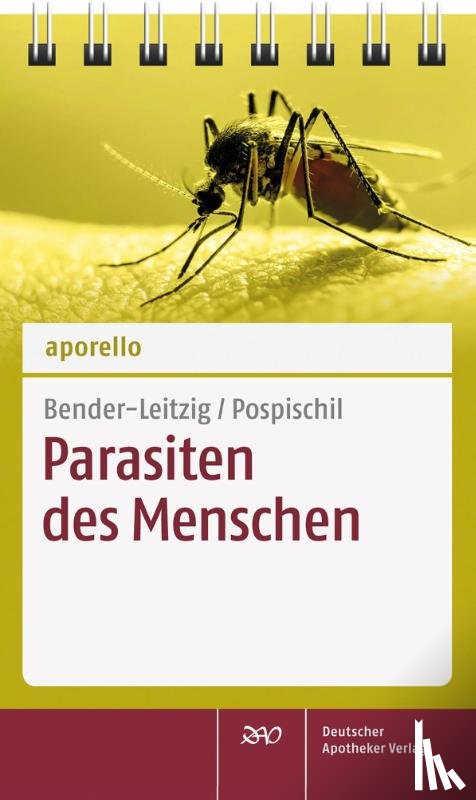 Bender-Leitzig, Christine, Pospischil, Reiner - aporello Parasiten des Menschen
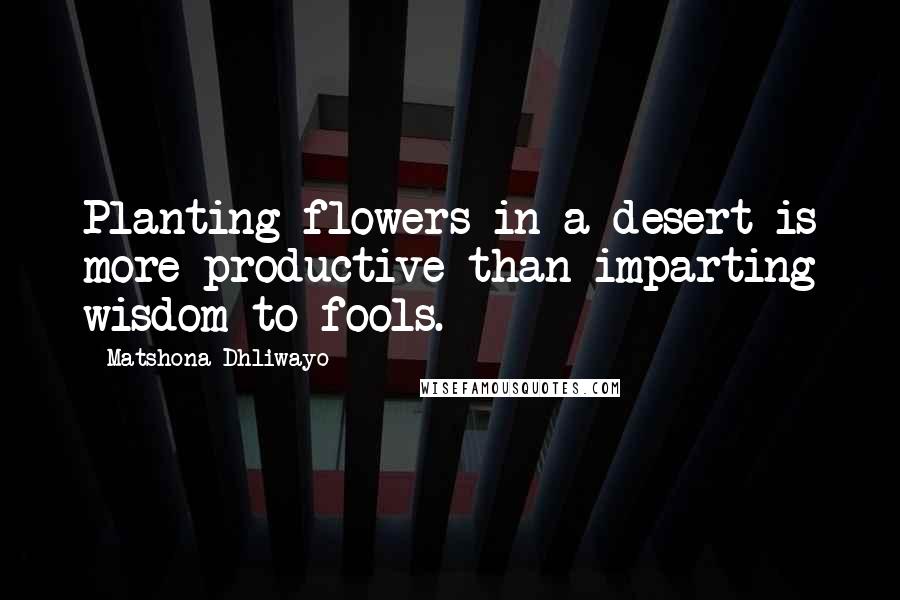 Matshona Dhliwayo Quotes: Planting flowers in a desert is more productive than imparting wisdom to fools.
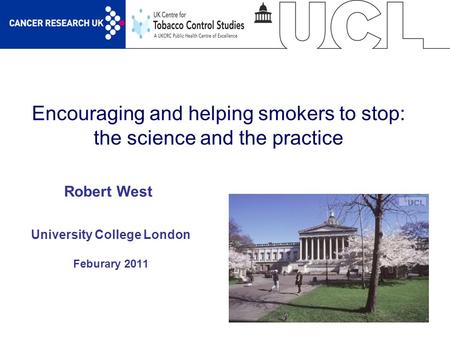 1 Encouraging and helping smokers to stop: the science and the practice University College London Feburary 2011 Robert West.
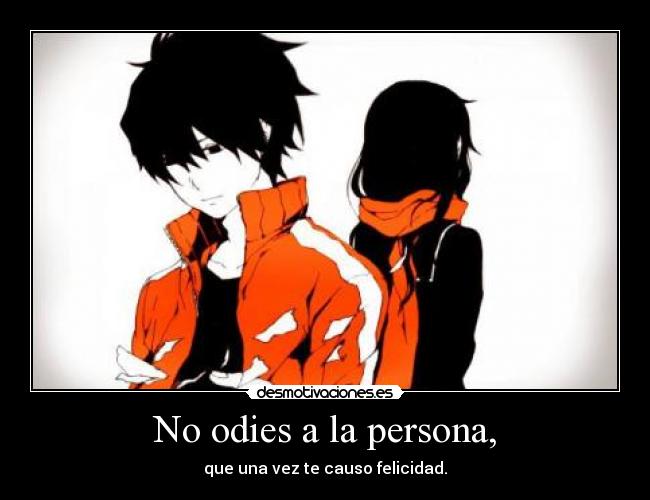 No odies a la persona, - que una vez te causo felicidad.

PROBLEM TO SOLVE: Please set down, word for word, the lines starting at the line that holds "1 Encouraging and" and running to the end of the listing, with no pictures.

ANSWER AREA:
 1 Encouraging and helping smokers to stop: the science and the practice University College London Feburary 2011 Robert West.
 No odies a la persona, - que una vez te causo felicidad.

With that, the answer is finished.